Data shown: Begin

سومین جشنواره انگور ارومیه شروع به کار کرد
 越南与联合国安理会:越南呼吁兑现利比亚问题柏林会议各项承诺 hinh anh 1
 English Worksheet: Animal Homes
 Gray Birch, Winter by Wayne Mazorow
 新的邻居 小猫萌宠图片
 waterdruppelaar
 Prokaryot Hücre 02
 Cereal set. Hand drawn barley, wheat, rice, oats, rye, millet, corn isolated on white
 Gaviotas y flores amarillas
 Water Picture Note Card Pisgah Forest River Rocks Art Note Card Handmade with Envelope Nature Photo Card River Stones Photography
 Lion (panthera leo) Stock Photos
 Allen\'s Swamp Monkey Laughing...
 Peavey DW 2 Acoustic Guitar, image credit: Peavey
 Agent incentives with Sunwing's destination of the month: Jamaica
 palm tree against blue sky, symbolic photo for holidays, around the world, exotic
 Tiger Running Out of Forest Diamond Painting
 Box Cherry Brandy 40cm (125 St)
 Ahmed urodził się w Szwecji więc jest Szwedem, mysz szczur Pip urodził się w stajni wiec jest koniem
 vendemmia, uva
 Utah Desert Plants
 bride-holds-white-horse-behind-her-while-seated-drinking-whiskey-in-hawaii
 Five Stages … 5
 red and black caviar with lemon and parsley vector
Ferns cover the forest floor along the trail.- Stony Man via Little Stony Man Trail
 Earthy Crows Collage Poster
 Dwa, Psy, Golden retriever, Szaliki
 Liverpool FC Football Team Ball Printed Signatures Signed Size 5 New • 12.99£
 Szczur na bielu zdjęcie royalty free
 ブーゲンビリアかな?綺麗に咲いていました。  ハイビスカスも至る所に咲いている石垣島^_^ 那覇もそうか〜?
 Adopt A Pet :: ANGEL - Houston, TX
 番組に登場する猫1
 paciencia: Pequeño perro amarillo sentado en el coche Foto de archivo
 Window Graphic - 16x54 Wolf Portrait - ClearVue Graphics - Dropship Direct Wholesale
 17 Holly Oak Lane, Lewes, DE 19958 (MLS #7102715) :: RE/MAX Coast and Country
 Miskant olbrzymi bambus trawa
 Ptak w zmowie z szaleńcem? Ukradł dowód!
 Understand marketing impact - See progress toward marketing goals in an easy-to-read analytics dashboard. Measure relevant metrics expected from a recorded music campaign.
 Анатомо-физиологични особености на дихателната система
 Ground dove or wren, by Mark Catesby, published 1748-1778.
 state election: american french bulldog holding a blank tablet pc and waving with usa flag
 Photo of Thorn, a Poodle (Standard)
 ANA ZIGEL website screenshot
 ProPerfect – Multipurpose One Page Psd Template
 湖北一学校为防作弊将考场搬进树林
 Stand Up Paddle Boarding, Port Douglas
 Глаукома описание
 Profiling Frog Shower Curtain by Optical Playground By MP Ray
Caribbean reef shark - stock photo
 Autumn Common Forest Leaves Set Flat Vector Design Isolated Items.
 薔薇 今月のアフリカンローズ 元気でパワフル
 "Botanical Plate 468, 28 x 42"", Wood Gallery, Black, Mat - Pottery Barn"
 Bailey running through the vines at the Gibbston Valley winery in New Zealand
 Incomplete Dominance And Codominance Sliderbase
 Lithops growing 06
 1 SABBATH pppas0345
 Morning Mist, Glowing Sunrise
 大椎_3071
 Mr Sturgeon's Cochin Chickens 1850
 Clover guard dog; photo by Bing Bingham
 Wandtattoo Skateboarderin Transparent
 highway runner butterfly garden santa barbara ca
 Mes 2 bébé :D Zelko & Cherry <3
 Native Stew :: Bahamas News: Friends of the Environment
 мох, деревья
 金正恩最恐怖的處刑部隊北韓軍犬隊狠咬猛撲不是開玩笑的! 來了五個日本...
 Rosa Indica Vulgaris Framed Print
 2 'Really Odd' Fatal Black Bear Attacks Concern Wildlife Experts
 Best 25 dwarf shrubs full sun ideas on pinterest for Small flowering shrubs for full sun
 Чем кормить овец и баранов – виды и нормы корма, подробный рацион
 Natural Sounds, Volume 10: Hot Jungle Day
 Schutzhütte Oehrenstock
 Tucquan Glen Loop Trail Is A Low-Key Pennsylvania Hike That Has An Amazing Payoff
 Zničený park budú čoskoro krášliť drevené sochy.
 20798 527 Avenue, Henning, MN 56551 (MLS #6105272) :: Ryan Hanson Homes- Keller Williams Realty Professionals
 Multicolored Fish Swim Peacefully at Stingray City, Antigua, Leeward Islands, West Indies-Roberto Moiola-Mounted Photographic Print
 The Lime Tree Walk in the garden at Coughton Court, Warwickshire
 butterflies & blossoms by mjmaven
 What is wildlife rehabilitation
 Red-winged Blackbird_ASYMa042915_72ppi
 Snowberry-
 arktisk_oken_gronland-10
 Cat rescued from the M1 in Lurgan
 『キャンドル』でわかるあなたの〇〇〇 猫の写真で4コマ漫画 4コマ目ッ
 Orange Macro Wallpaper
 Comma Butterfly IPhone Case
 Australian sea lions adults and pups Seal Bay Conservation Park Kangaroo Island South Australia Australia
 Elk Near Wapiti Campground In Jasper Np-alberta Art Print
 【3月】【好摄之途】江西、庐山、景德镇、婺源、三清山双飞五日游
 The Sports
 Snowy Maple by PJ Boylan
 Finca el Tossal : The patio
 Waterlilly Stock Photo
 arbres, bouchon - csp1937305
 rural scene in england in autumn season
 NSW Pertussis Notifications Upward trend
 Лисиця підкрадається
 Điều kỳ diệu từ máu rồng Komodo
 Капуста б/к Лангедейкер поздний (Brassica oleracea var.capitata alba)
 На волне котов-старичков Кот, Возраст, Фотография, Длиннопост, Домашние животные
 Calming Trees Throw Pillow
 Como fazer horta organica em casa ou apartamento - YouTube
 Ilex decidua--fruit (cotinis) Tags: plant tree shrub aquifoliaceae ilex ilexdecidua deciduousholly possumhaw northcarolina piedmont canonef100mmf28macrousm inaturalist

Data shown: End

### Problem to work on
Gather all lines of the records that include the word "garden".

### Exercise response
 highway runner butterfly garden santa barbara ca
 The Lime Tree Walk in the garden at Coughton Court, Warwickshire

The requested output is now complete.